Here’s a little titbit from an otherwise deeply uninteresting bus-ride a couple of weeks ago. (My silent spell of late has been due to a nasty bout of tonsilitis I’ve been fighting.)
It isn’t unusual, any native English speaker will testify, for foreigners in China to be approached by strangers keen on improving their spoken English. A popular location for this seems to be public transport (no escape routes, see). I was the recipient (victim?) of this honour (time-hijack?) the other evening on my trip home from Beida. My most recent four-bus-stop student was so delightful I can’t resist writing it up.

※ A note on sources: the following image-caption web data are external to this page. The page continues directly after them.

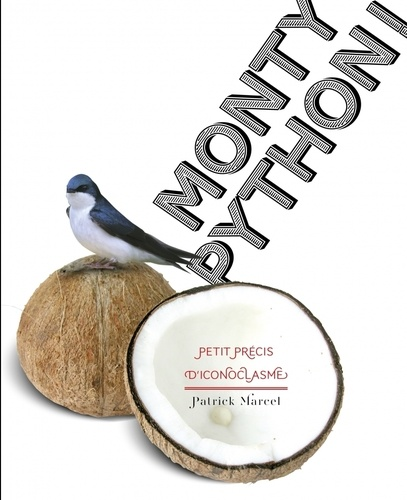Monty Python !. Petit précis d'iconoclasme
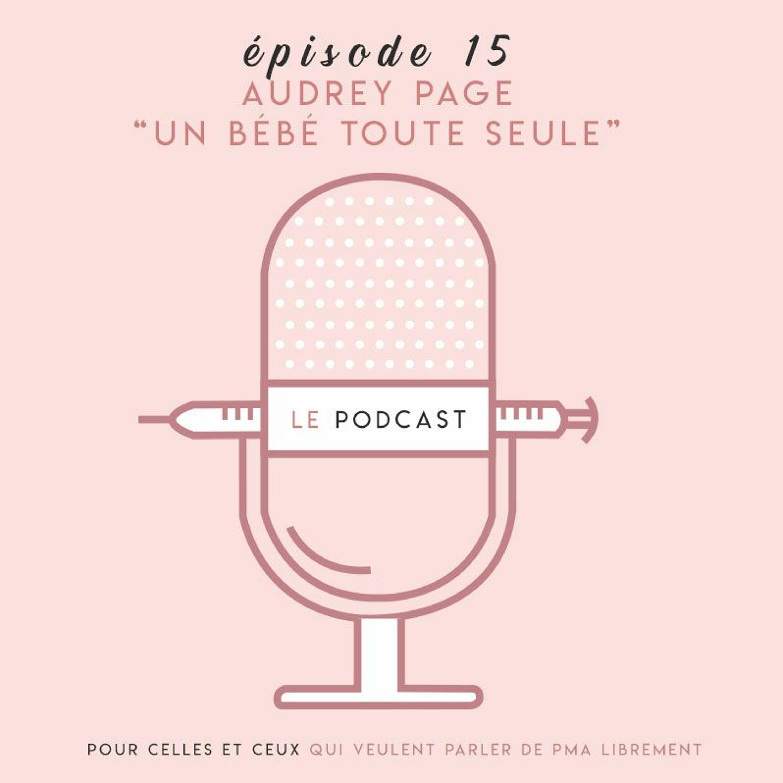 """PODCAST SUR LE FIV - Episode 15 - Audrey Page """"Un bébé toute seule"""""""
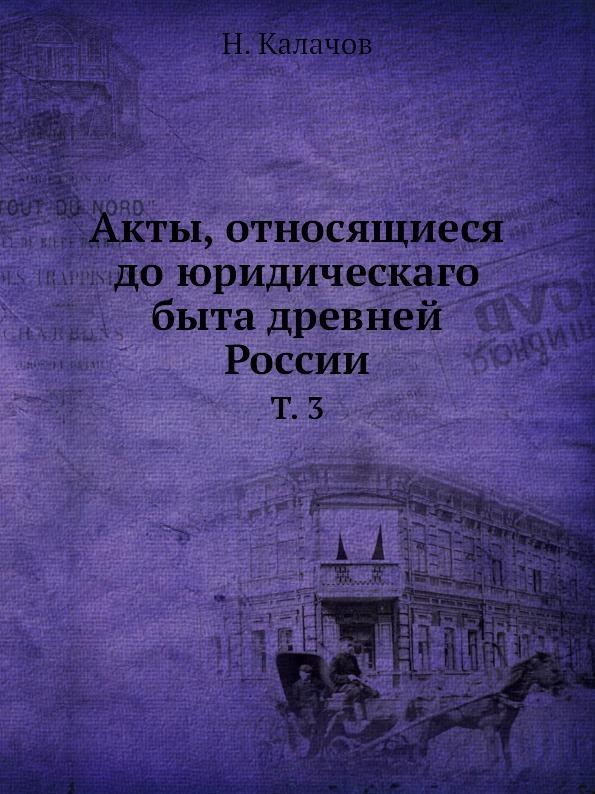Н. Калачов Акты, относящиеся до юридическаго быта древней России. Том 3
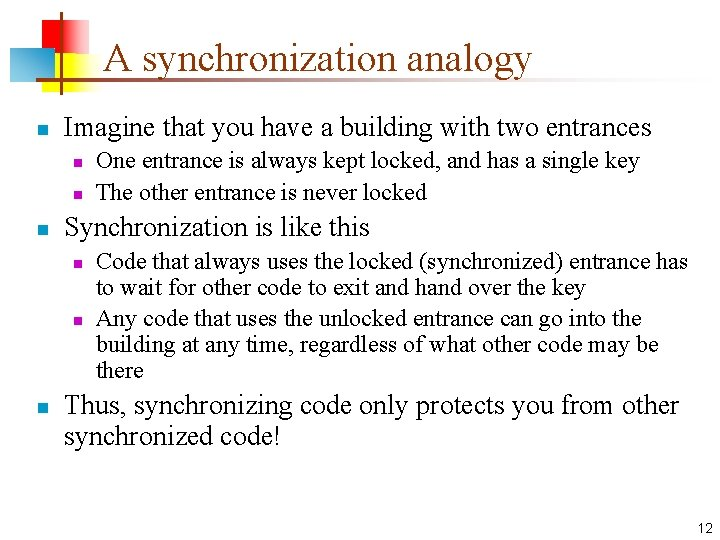 A synchronization analogy n Imagine that you have a building with two entrances n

Below is a picture of ‘David’, a Beijinger in his 50s whose profession I didn’t catch. My conversation with him on the bus (what is the population of England? does everyone have two cars?) took a twist when he matter-of-factly took out a dictaphone and pressed record. When he arrives home tonight, he explains, he will ‘listen to my British English again and practice’. Fair enough, I think. Hao banfa.
Once we exhaust the topic of how much a Brit earns in a month, David produces the most tattered, battered, dog-eared English dictionary I have ever seen. He consults his notebook to check the page number to open it to, points to the word in the top-left corner and asks me to pronounce it in my ‘British English’, while the red-light of his dictaphone hums. Then the one below it. And below that. OK, next one….
At his request, I spend a merry five minutes working my way through an entire double-columned dictionary page. From ‘pathomorphology’ to ‘pheromone’. This, it transpires, is David’s method for teaching himself English. He has been working through this dictionary for 7 years (already at P!), while cornering unwitting English speakers on his daily commute. In retrospect, it explains his impressive, and for the most part utterly useless, vocabulary.
David, wherever you are and whichever bus line you’re frequenting, I wish you luck. Before we parted company, I asked if I can flick through his notebook. It’s full of bizarrely irrelevant English phrases, including the gem:
It is better for the brain to use chopsticks rather than a knife
My curiosity is piqued, but I wouldn’t mind seeing some hard science behind that claim.